■ Data:
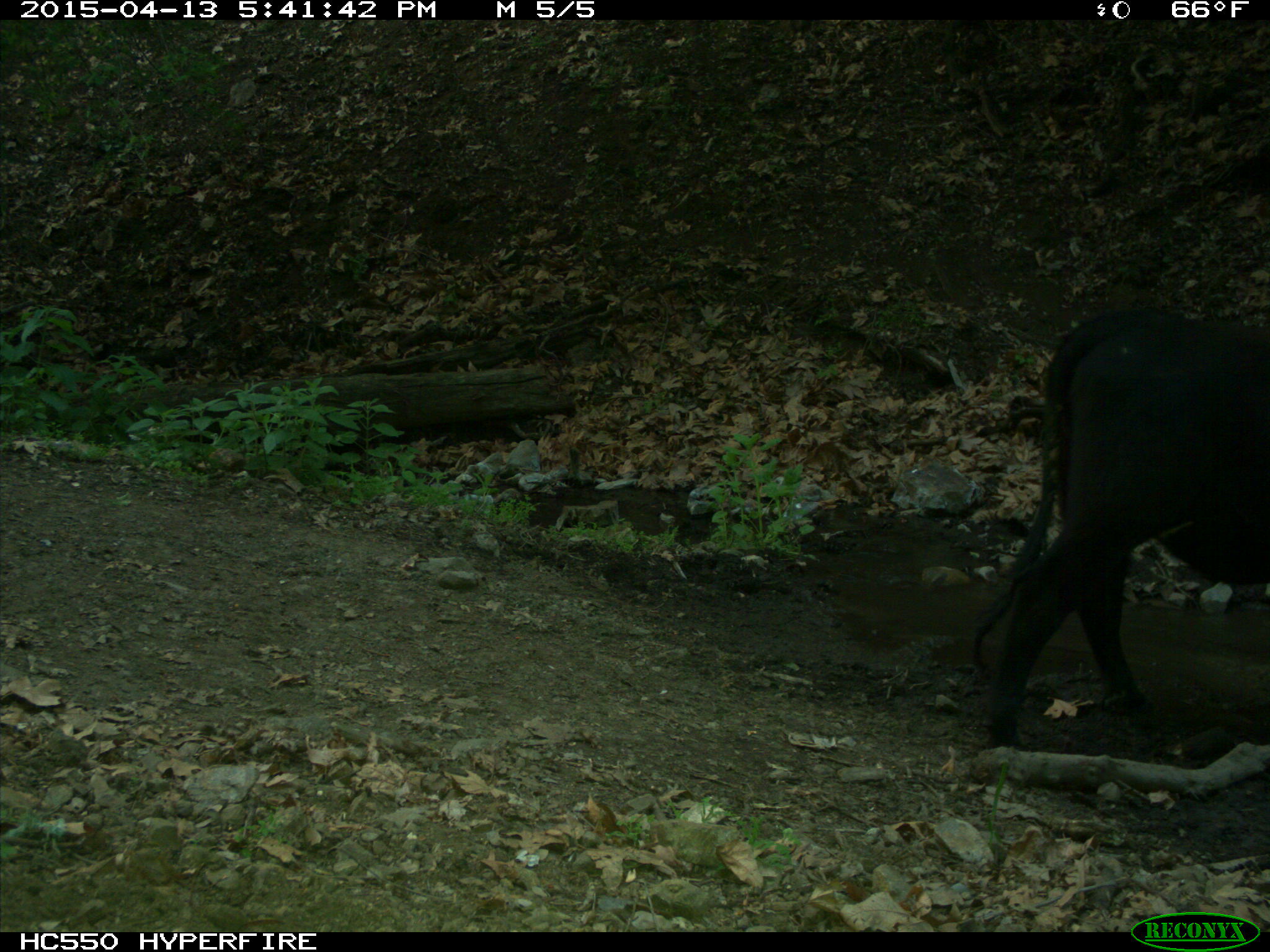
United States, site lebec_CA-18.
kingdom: Animalia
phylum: Chordata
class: Mammalia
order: Artiodactyla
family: Bovidae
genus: Bos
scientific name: Bos taurus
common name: domestic cow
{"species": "Bos taurus (domestic cow)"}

■ Task details: Restate word for word every line from the one containing "order: Artiodactyla" through the final line of the listing. Both end lines belong in the answer.

■ Finished exercise:
order: Artiodactyla
family: Bovidae
genus: Bos
scientific name: Bos taurus
common name: domestic cow
{"species": "Bos taurus (domestic cow)"}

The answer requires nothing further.